The Neural Compass: Probabilistic Relative Feature Fields for Robotic Search

TL;DR

This paper introduces ProReFF, a probabilistic feature field model trained on unlabeled data to predict relative feature distributions for robotic object search, significantly improving efficiency over baselines.

Contribution

ProReFF is a novel model that learns implicit object priors from unlabeled observations and a learning strategy for aligning inconsistent data, enhancing robotic search capabilities.

Findings

ProReFF captures meaningful feature relations in natural scenes.

The search agent using ProReFF is 20% more efficient than baselines.

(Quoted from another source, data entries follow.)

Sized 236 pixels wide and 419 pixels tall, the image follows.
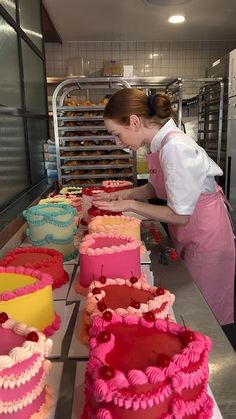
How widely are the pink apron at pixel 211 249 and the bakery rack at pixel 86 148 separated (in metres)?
1.48

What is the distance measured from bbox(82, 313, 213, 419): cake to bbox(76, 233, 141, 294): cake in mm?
445

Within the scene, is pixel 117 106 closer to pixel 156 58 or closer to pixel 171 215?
pixel 171 215

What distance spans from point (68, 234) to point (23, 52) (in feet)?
6.96

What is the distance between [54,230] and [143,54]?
4.96 meters

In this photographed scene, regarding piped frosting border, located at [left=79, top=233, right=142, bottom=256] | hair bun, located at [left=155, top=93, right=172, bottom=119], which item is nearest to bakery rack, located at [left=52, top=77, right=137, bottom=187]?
hair bun, located at [left=155, top=93, right=172, bottom=119]

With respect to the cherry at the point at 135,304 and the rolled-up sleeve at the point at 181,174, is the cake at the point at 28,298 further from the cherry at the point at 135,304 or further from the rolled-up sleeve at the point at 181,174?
the rolled-up sleeve at the point at 181,174

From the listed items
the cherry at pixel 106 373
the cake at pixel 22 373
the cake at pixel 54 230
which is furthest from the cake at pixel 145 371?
the cake at pixel 54 230

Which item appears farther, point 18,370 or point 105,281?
point 105,281

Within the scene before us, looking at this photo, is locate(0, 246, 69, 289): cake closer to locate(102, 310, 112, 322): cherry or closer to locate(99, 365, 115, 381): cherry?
locate(102, 310, 112, 322): cherry

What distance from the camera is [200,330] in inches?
43.9

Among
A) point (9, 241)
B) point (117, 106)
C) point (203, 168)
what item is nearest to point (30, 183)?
point (9, 241)

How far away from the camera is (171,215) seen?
1.64m

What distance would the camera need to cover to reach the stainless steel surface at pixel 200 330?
84 cm

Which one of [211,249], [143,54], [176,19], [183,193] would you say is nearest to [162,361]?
[183,193]
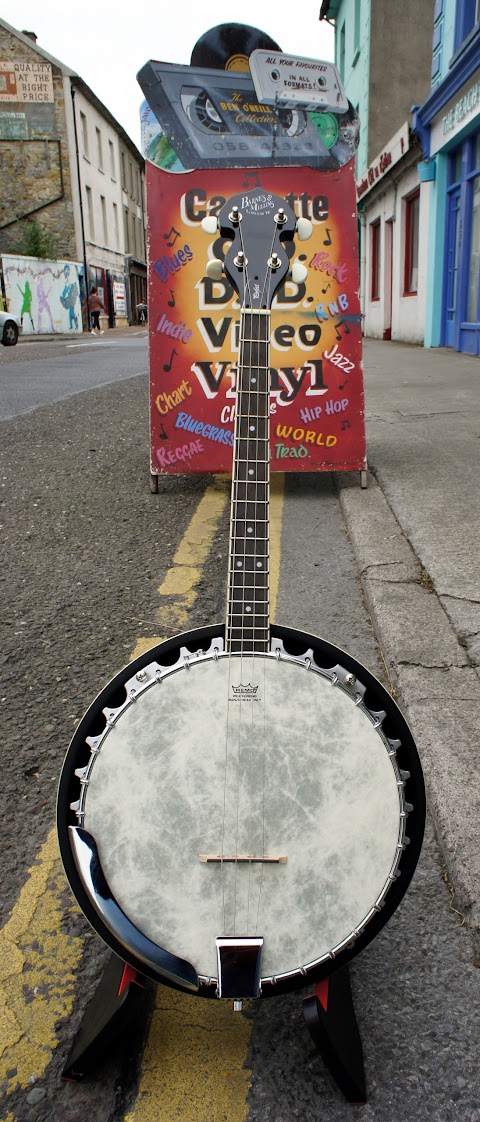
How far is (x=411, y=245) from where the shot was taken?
60.6 ft

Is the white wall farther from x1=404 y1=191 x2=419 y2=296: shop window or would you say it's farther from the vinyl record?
the vinyl record

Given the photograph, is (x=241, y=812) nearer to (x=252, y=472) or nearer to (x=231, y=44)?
(x=252, y=472)

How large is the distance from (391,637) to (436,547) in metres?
1.04

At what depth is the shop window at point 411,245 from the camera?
17969mm

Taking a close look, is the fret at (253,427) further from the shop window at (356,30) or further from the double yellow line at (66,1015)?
the shop window at (356,30)

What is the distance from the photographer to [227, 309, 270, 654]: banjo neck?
4.62ft

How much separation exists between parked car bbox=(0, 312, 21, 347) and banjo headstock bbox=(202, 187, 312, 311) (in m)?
21.3

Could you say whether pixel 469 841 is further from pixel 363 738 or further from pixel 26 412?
pixel 26 412

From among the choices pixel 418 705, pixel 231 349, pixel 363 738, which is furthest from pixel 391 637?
pixel 231 349

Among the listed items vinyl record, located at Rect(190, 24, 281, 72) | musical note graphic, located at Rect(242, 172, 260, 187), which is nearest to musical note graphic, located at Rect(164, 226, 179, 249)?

The agent achieves up to 80% of human performance in simulated tasks.

Abstract

Object co-occurrences provide a key cue for finding objects successfully and efficiently in unfamiliar environments. Typically, one looks for cups in kitchens and views fridges as evidence of being in a kitchen. Such priors have also been exploited in artificial agents, but they are typically learned from explicitly labeled data or queried from language models. It is still unclear whether these relations can be learned implicitly from unlabeled observations alone. In this work, we address this problem and propose ProReFF, a feature field model trained to predict relative distributions of features obtained from pre-trained vision language models. In addition, we introduce a learning-based strategy that enables training from unlabeled and potentially contradictory data by aligning inconsistent observations into a coherent relative distribution. For the downstream object search task, we propose an agent that leverages predicted feature distributions as a semantic prior to guide exploration toward regions with a high likelihood of containing the object. We present extensive evaluations demonstrating that ProReFF captures meaningful relative feature distributions in natural scenes and provides insight into the impact of our proposed alignment step. We further evaluate the performance of our search agent in 100 challenges in the Matterport3D simulator, comparing with feature-based baselines and human participants. The proposed agent is 20% more efficient than the strongest baseline and achieves up to 80% of human performance.